** Check your understanding **
- a) List the details the "Trust your vibes" passage uses to describe the person who followed the narrator home.
- b) Echo the "Trust your vibes" passage word for word from "That day I learned" up to and including "lifetime of regrets.".

** Exercise passage **
- - - - -
Trust your vibes

Trust your vibes

In order to thrive as a third culture kid, one learns to pay attention to ones’ instinct and to heed it. The first time I consciously recognized my instinct was when I was nine.

I was walking home from school alone and felt that I was being followed. Initially I did not focus on it too much, as there were many people on the road. After walking down two streets and being aware of my surroundings and the people in my vicinity, I realized I was being followed. He was an older teen on a bicycle, with unkempt hair and a serious look. I kept walking home, but I kept an eye on him as the uncomfortable feeling did not go away. Getting closer to home, I realized he was still following me. I instinctively reached down on to the side of the road and collected some rocks and stuffed into my skirt pockets. As I turned into the last street of my home, I realized I was the only one on the street. At this point I was scared and wanted to run home, but realized he was on a bicycle and could easily catch up with me. So, I steadied my breathing and focused on keeping even, long purposeful steps towards home, my hands on the rocks in my pocket, and ensured I was aware of how far he was from me. Quarter way into the street, he sped up and when he caught up with me, he reached out his hand to touch my head. I ducked and threw a rock at his back. And then a few more for good measure with a firm hand, rocking him a bit on his bicycle. And then I ran. I did not look back until I got home. When I did look back, there was no one there.

That day I learned a few things. First to listen to my instincts, and to follow up on it firmly. This is a rule I followed most of my growing years until I was an adult. I am happy to say it saved me from countless situations that could have turned ugly with a lifetime of regrets.

Over the years, I have honed in my analytical mind to reason out situations and break it down with logic and analysis and it has become an integral part of evaluating people and situations. Combining my logical thought process and being aware of my instincts and trusting it, has served me well both at work and in my personal life.
- - - - -
** Source material **
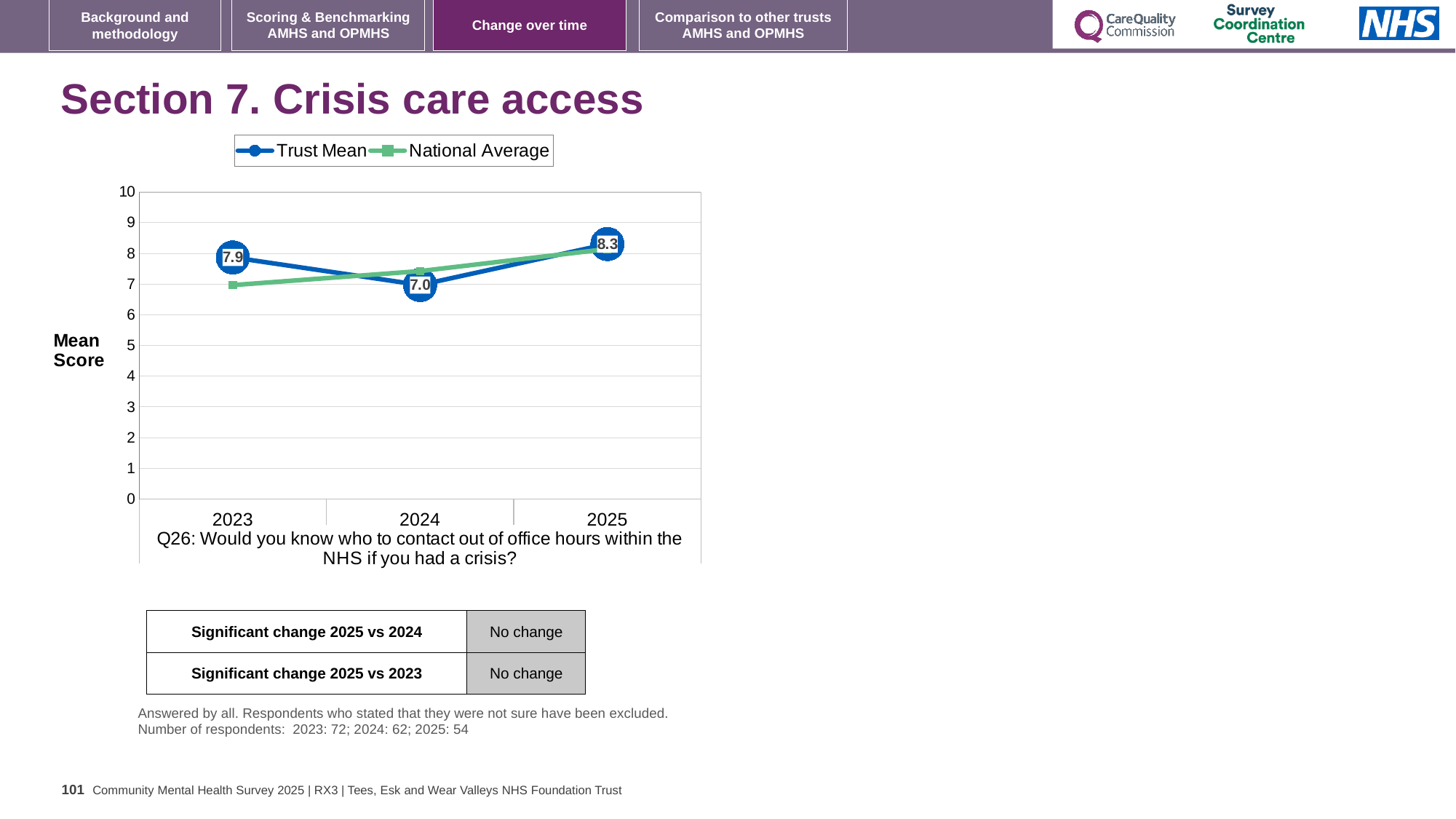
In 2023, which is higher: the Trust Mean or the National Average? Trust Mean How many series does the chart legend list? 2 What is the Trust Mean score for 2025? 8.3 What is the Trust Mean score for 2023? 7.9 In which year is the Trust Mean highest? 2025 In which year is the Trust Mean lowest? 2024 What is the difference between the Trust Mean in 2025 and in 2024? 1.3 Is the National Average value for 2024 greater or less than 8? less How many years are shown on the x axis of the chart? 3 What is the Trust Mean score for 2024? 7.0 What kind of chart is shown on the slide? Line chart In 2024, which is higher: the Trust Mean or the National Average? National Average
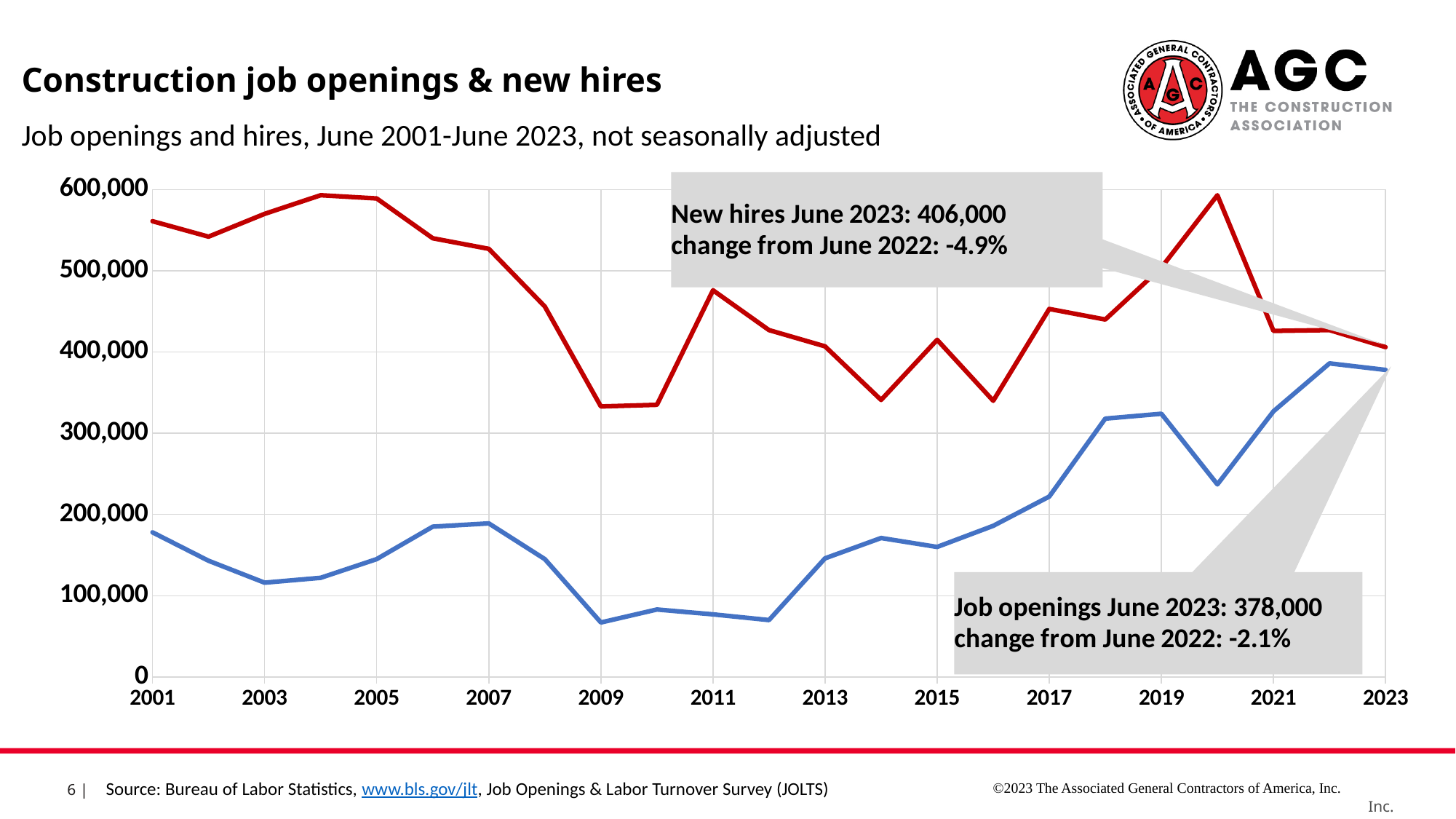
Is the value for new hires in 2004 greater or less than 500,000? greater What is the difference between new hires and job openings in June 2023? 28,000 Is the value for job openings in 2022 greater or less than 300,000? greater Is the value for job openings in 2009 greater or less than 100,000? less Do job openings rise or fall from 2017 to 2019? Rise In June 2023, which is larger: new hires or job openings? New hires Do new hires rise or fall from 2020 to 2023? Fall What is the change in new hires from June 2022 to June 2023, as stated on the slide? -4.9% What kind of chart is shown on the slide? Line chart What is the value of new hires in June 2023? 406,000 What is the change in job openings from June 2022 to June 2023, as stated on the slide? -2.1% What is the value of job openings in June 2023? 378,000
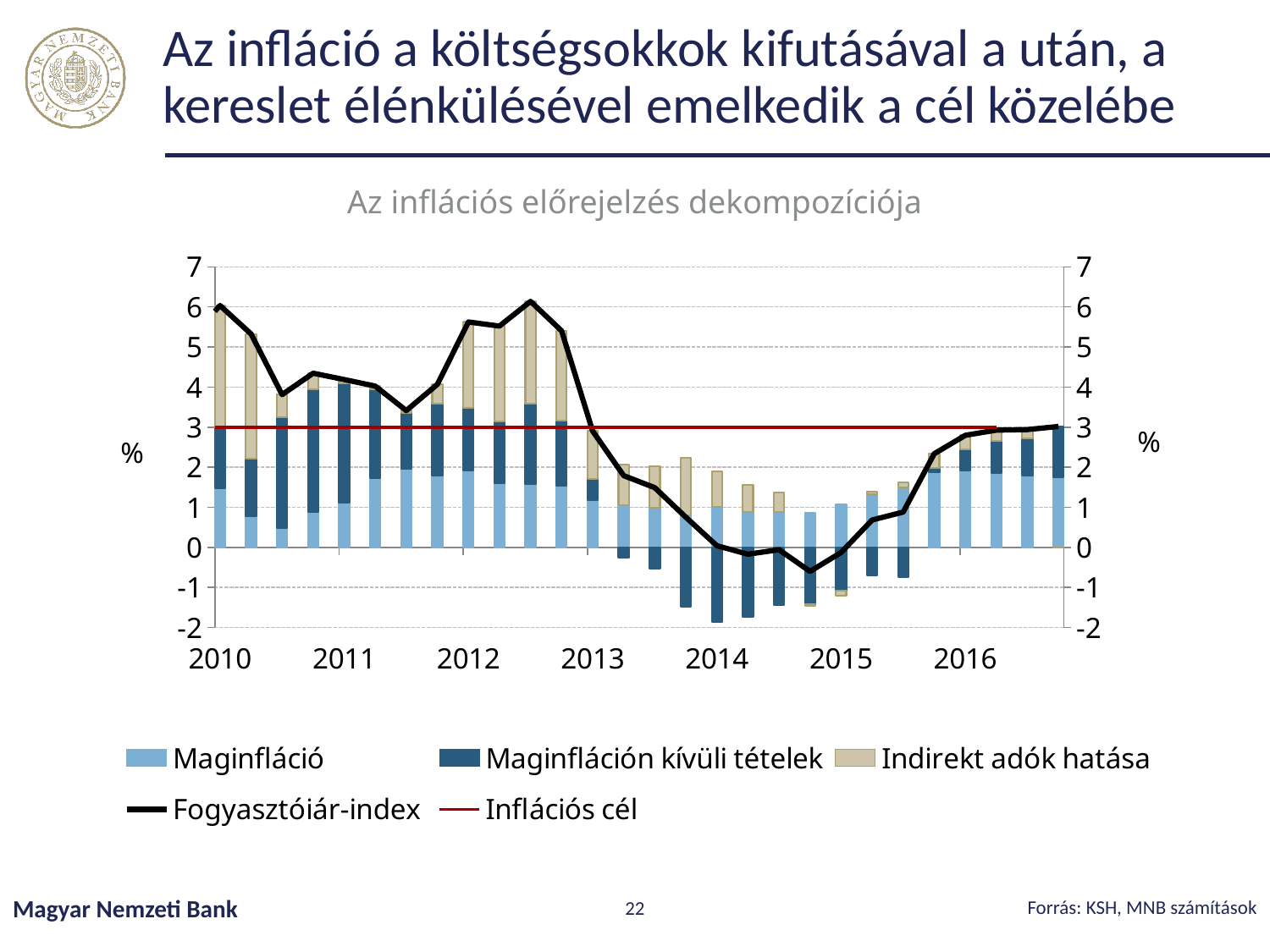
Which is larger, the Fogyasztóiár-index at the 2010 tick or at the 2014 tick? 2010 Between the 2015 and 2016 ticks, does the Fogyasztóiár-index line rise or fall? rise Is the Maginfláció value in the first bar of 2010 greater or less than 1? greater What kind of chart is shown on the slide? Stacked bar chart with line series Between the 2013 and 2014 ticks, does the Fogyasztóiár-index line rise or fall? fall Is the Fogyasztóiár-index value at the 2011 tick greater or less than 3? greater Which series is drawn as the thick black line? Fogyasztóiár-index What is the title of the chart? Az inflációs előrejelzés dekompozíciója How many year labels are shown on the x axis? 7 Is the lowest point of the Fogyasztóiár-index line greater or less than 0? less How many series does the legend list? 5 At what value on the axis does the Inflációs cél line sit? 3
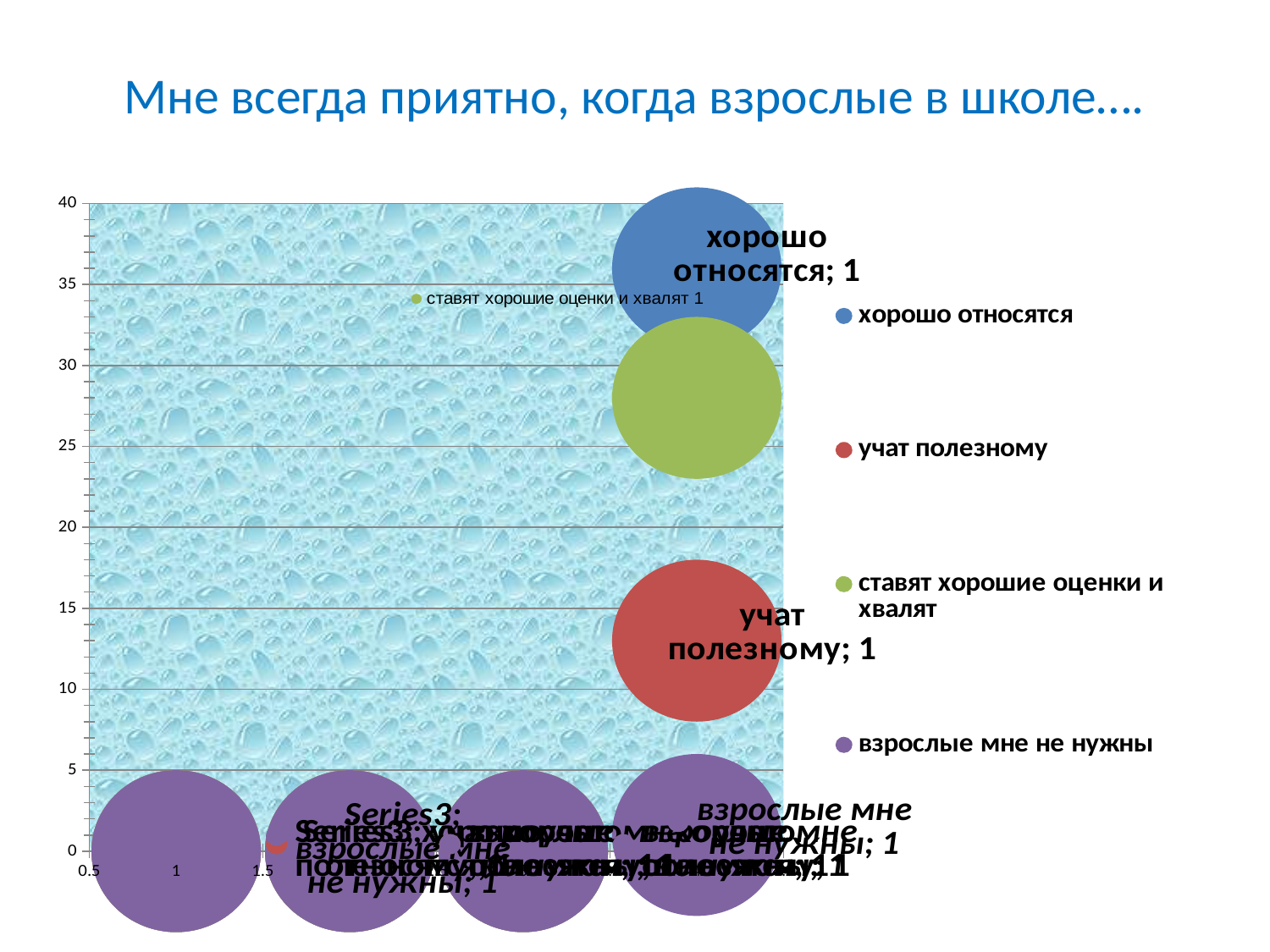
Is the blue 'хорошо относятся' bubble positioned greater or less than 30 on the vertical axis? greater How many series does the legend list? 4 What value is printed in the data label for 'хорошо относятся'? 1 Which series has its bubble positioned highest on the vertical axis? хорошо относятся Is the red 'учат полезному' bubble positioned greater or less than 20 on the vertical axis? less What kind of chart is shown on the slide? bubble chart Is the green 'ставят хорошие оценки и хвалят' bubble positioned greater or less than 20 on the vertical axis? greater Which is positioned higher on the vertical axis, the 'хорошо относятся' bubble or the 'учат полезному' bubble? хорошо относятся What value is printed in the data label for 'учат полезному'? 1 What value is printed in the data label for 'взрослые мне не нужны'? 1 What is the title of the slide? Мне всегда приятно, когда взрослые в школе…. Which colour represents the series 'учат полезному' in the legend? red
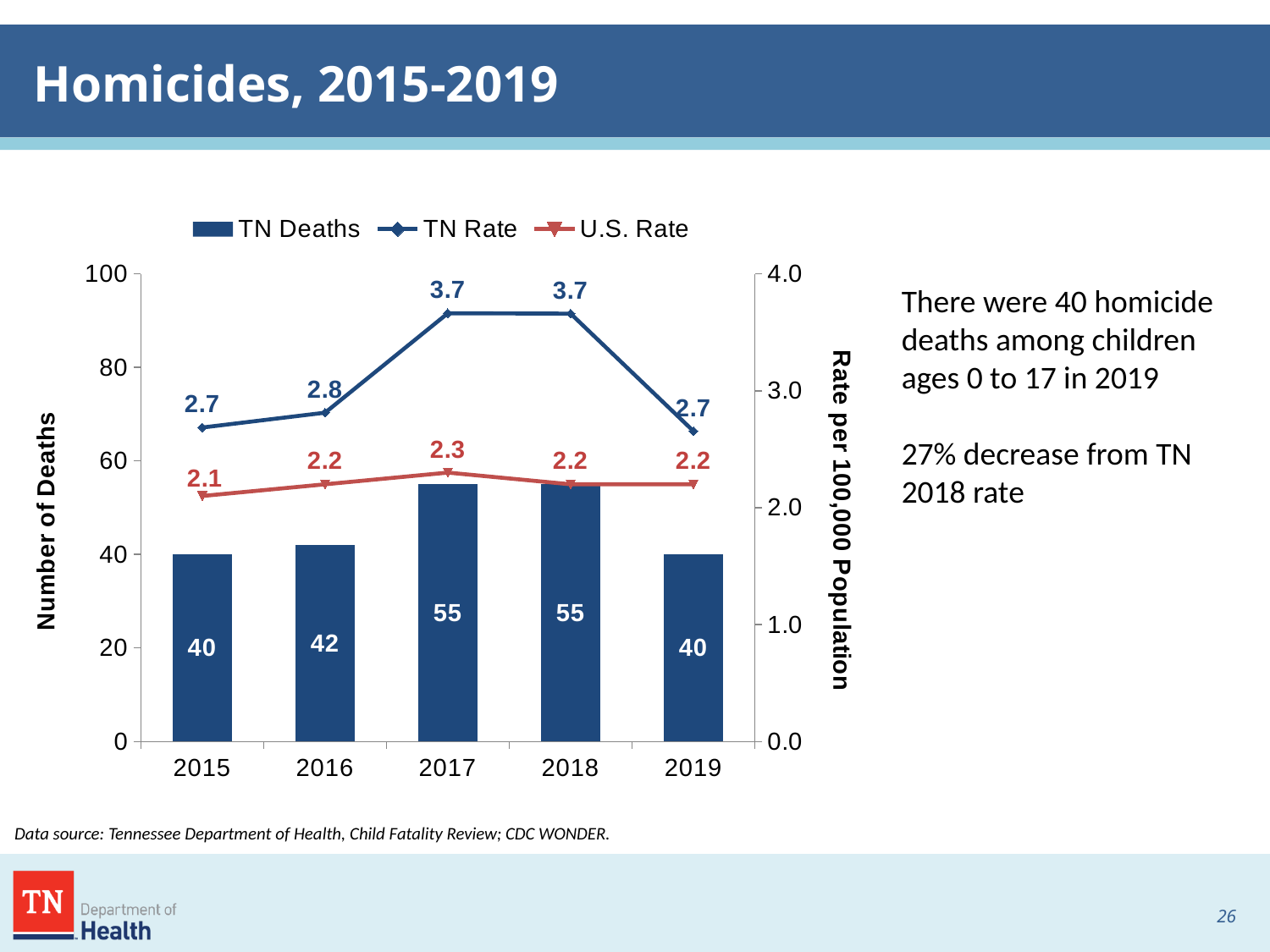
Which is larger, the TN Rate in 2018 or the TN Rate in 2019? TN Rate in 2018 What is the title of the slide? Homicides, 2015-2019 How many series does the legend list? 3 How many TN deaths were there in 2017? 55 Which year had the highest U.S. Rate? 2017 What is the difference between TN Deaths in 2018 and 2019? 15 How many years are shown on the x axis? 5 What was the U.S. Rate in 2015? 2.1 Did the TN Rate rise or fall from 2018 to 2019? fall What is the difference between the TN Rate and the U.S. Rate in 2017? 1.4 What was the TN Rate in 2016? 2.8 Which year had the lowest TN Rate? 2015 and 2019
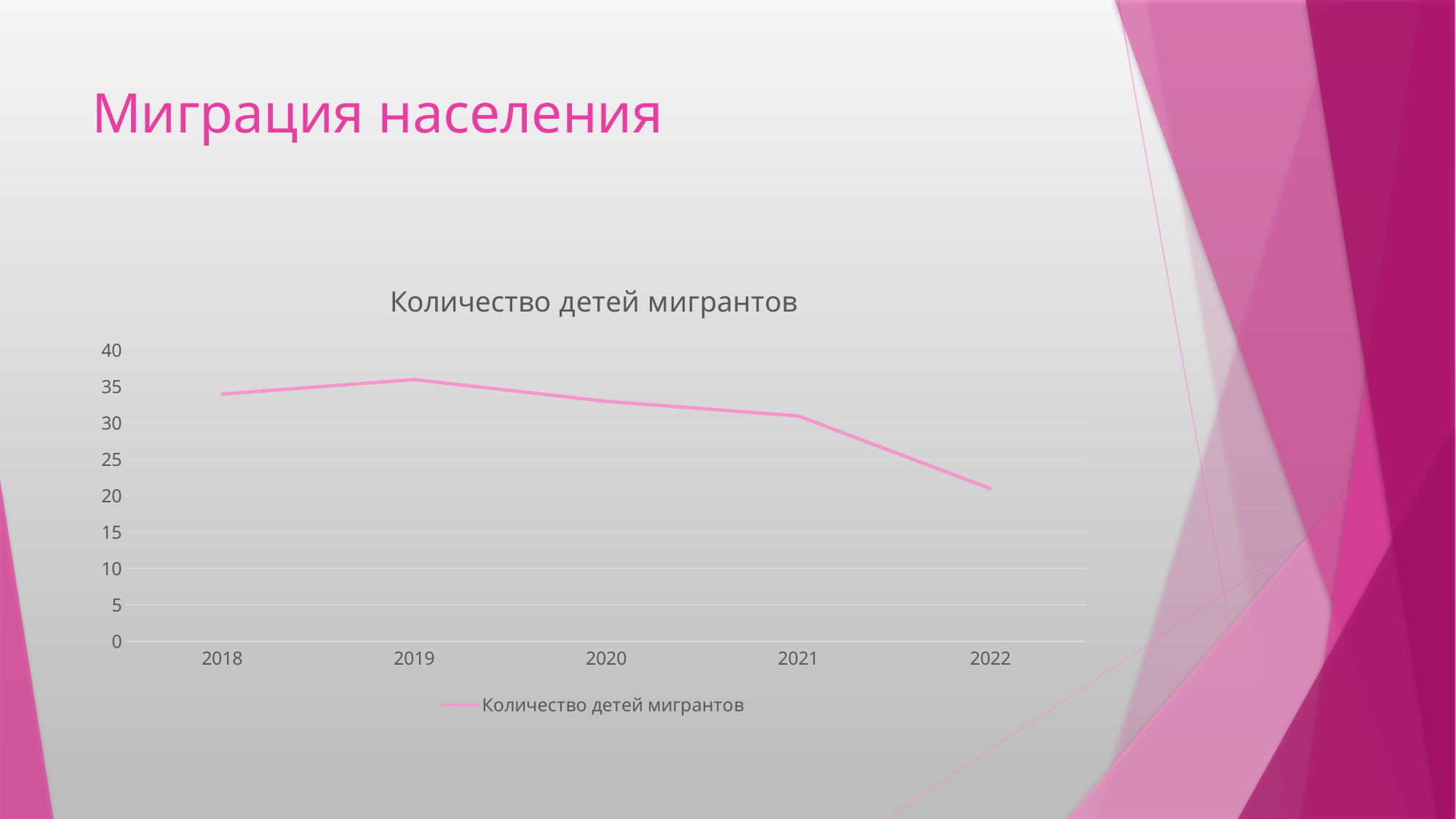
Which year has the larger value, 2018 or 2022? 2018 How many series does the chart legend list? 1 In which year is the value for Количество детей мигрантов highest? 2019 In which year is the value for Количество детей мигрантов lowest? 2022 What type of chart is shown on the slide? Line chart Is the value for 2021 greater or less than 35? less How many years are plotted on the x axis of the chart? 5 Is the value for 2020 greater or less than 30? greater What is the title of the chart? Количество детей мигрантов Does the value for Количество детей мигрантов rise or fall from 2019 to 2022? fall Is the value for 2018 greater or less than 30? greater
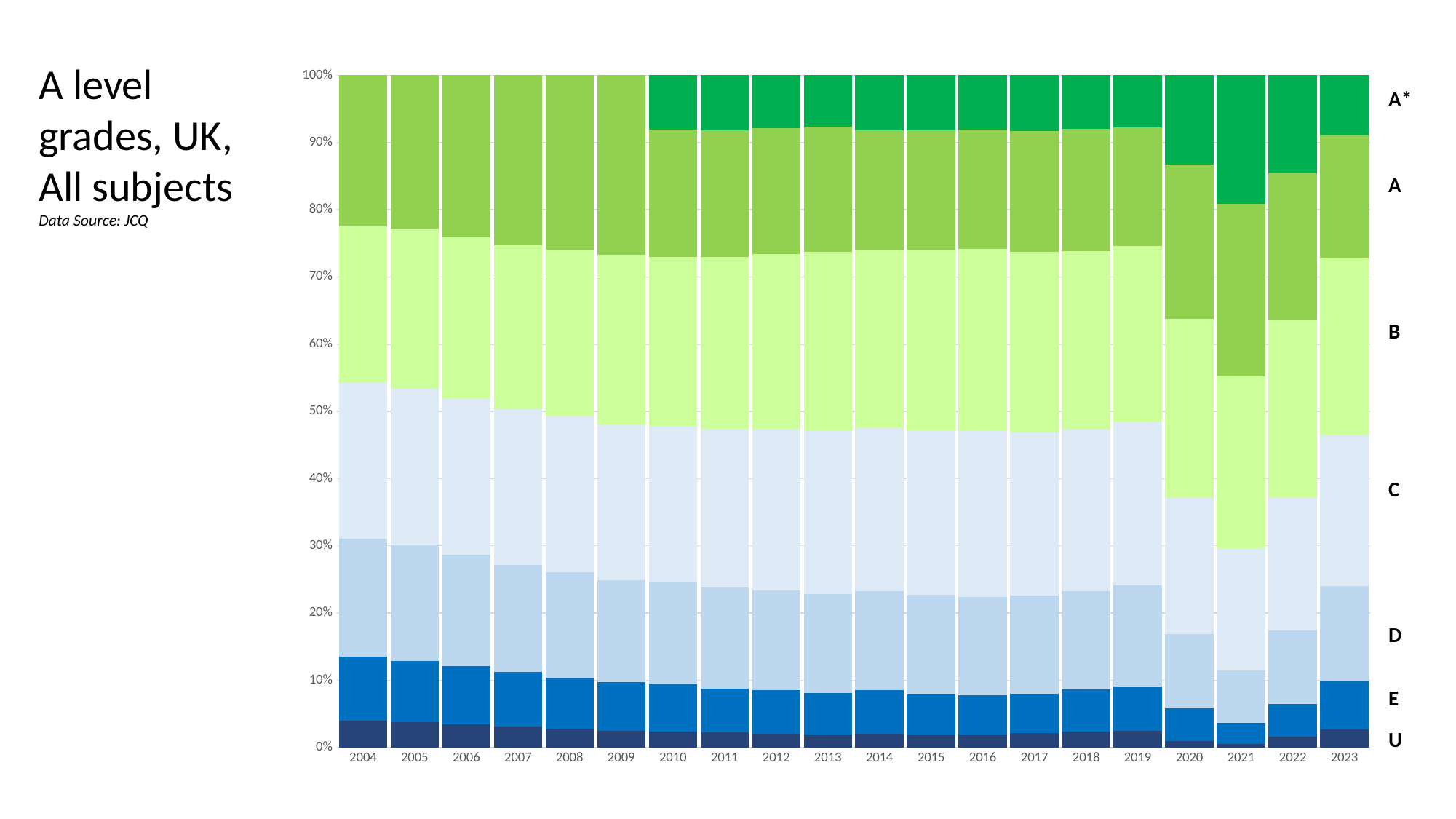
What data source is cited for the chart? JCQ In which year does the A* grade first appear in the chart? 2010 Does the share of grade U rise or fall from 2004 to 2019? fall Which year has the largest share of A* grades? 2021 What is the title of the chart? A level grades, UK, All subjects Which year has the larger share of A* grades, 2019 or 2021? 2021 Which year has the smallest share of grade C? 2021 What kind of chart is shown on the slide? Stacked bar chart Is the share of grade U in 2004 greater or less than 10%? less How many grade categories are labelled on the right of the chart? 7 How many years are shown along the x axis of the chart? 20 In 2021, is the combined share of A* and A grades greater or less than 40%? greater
- - - - -
** Solutions by task **
- a)
- An older teen
- On a bicycle
- Unkempt hair
- A serious look

- b)
That day I learned a few things. First to listen to my instincts, and to follow up on it firmly. This is a rule I followed most of my growing years until I was an adult. I am happy to say it saved me from countless situations that could have turned ugly with a lifetime of regrets.